▶ [Page text]:
※
# Help~ one of my poodle puppy ear starts pointing up



## MiniPoo (Mar 6, 2014)

Did you rescue this dog or get her from a breeder that you can ask about her parents? My first guess is that she may be part poodle.


----------



## poodlecrazy#1 (Jul 2, 2013)

It's very common with small poodle puppies. Their leathers (flesh part of the ear) are so light a lot of the time the ear will pop up or stick straight out. Killa's ear would always stick up when she was a pup. Each ear actually switched sides at certain points in her growth. Idk if was from one side growing quicker than the other or if maybe it was related to her teething. It was super cute and I miss it. You can kind of see it in this video 

http://youtu.be/nY63AXT3LJc

Now that she is older they don't do it constantly like that but when I have them shaved they will occasionally peek up. And any air current will make them stand up too.


----------



## hao3361 (May 12, 2015)

thanks minipoo for the comments. I adopt it from another family, I met her mom, definitely a mini poodle but in small range of mini. I am not sure her dad, they claimed it is also a white mini poo but I have never met him.


----------



## N2Mischief (Dec 3, 2012)
※
▶ [Data segment]:
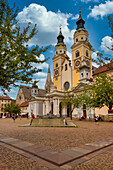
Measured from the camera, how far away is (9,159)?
524cm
※
▶ [Directions]:
**1.** From the poodle ear thread, repeat the text between "http://youtu.be/nY63AXT3LJc" and "never met him.", inclusive.
**2.** In the poodle ear thread, what does poodlecrazy#1 say the leathers of a poodle are?

▶ [Responses to the tasks]:
**1.**
http://youtu.be/nY63AXT3LJc

Now that she is older they don't do it constantly like that but when I have them shaved they will occasionally peek up. And any air current will make them stand up too.


----------



## hao3361 (May 12, 2015)

thanks minipoo for the comments. I adopt it from another family, I met her mom, definitely a mini poodle but in small range of mini. I am not sure her dad, they claimed it is also a white mini poo but I have never met him.

**2.** The leathers are the flesh part of the ear.